> TASK DESCRIPTION: Lines with "United" in the entries below: count them and reply with the number alone.

> DATA SHOWN:
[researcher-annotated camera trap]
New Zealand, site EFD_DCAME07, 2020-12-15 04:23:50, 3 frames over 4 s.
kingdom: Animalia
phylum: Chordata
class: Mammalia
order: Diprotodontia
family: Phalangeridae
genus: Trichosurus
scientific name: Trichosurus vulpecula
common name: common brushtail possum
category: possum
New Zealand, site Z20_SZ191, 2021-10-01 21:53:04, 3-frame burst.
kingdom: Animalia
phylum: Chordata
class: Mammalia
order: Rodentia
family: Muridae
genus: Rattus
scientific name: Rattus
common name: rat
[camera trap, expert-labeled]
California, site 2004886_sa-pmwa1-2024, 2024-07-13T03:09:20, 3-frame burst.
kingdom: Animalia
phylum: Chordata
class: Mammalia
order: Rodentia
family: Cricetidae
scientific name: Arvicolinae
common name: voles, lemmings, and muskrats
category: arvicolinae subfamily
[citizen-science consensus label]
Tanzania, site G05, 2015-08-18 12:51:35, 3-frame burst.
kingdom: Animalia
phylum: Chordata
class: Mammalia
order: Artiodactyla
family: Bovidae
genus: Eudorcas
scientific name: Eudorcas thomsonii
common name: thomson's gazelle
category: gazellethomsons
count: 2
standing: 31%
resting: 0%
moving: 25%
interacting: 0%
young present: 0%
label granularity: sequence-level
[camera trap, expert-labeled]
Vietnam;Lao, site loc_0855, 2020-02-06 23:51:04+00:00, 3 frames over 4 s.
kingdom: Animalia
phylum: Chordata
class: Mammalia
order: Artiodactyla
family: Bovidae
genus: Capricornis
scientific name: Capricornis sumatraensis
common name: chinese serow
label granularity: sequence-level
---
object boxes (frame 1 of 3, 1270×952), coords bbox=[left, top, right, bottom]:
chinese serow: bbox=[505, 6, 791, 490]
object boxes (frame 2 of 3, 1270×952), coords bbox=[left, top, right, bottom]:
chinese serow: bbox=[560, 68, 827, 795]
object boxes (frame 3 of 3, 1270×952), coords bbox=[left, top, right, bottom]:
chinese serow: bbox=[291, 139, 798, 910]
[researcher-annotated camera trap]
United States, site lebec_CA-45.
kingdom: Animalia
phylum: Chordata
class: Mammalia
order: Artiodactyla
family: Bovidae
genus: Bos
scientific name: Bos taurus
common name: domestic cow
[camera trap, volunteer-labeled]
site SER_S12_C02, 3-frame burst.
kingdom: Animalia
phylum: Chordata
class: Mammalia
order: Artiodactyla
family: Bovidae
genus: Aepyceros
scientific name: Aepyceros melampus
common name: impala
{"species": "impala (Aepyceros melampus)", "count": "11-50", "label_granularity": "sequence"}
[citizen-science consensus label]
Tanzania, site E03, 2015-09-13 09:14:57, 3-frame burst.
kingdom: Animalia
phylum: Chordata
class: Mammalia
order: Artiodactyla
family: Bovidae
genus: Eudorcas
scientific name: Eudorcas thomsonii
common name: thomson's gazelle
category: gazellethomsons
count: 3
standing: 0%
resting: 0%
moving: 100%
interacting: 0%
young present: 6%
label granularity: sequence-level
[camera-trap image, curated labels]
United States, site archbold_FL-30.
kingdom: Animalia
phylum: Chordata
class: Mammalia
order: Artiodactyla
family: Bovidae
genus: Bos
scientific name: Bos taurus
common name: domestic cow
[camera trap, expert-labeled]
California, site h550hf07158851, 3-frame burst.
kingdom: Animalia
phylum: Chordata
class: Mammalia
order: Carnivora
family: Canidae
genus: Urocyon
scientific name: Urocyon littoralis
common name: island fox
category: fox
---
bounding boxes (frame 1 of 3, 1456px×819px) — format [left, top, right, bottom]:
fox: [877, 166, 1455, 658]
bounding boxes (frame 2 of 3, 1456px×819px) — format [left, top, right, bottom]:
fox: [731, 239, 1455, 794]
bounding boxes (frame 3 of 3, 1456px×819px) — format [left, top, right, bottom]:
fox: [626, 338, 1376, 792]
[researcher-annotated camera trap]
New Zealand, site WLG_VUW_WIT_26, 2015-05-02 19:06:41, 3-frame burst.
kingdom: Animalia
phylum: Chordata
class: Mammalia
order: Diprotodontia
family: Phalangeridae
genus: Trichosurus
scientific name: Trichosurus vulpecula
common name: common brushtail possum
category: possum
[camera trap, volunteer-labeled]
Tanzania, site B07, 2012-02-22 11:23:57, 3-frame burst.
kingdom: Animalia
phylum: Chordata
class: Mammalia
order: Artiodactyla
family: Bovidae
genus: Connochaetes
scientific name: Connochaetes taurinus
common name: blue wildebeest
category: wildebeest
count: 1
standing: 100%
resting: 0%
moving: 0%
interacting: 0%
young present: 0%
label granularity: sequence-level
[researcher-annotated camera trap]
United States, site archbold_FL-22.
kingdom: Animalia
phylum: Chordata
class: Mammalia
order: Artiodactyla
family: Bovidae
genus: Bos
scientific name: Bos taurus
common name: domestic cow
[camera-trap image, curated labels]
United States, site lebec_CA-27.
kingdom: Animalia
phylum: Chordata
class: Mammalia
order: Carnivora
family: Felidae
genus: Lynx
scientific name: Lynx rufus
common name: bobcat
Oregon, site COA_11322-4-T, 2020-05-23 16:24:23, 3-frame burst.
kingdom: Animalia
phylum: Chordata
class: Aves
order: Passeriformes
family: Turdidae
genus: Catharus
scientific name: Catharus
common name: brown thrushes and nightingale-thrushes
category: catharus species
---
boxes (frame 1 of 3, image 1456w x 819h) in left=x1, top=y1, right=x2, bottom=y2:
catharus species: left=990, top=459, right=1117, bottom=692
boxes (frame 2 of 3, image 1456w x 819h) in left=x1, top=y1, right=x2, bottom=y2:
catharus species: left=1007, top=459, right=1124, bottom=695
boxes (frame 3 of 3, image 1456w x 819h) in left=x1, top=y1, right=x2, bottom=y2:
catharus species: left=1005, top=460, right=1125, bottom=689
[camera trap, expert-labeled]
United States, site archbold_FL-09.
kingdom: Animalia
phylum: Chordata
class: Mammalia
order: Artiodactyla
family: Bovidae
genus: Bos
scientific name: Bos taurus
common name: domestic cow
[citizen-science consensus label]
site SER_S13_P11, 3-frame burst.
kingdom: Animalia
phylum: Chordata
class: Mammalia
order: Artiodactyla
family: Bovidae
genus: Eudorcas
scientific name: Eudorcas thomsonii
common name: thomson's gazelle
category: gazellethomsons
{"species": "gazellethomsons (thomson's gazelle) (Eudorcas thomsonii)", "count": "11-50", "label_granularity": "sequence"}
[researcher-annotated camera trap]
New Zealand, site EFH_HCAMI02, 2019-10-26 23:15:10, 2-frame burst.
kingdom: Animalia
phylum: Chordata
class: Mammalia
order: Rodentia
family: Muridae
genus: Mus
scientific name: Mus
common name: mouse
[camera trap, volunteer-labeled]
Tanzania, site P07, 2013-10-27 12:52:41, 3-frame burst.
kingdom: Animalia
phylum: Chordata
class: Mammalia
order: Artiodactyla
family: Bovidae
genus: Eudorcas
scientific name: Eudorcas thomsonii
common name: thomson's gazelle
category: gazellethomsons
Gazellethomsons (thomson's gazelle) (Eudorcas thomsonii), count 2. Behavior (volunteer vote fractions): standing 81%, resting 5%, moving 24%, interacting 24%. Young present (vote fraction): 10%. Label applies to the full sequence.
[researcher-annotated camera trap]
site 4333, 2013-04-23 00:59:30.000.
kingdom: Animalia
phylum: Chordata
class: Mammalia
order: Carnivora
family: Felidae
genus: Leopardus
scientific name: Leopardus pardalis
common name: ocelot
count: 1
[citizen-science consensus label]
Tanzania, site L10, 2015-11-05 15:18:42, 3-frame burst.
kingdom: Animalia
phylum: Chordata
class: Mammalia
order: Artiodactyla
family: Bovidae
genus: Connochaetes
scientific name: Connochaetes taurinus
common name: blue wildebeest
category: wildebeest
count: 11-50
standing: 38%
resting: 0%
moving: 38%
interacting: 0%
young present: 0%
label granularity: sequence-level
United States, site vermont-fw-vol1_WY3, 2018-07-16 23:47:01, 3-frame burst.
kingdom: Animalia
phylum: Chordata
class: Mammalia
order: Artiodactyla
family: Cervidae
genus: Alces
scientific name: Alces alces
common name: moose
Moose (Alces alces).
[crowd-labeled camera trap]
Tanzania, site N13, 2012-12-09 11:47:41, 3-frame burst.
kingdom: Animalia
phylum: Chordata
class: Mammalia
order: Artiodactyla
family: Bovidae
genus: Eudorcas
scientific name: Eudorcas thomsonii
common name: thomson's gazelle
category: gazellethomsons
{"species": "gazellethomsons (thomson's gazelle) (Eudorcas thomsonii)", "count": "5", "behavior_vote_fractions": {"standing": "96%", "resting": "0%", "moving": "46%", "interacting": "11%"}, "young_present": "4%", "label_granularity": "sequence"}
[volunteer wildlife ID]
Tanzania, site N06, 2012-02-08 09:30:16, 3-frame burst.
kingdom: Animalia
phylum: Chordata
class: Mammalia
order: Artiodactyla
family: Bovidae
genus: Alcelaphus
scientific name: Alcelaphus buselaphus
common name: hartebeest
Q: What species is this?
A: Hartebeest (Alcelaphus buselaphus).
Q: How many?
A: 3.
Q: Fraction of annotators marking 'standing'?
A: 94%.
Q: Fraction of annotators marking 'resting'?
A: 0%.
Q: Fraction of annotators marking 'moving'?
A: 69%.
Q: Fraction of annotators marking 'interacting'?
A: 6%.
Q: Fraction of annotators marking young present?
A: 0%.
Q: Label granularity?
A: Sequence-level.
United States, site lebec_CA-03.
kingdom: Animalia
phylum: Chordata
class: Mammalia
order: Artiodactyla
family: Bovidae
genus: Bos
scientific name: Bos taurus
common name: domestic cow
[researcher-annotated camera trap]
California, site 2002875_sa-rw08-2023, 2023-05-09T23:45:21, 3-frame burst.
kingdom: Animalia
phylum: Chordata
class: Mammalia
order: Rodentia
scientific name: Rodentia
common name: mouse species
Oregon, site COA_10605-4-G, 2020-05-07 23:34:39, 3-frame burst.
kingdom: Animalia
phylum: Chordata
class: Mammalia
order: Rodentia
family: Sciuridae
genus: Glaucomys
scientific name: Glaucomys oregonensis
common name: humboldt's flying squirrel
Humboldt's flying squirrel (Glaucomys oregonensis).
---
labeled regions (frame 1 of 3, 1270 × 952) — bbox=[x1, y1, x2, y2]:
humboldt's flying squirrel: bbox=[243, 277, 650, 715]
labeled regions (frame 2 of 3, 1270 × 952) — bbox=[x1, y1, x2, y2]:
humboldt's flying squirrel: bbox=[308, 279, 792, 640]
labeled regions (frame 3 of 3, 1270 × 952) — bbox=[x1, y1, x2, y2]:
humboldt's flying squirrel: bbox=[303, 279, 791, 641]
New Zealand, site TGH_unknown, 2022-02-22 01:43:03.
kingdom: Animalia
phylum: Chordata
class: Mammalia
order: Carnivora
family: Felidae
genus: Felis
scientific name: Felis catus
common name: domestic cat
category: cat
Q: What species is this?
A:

> SOLUTION FOR THIS PROBLEM: 7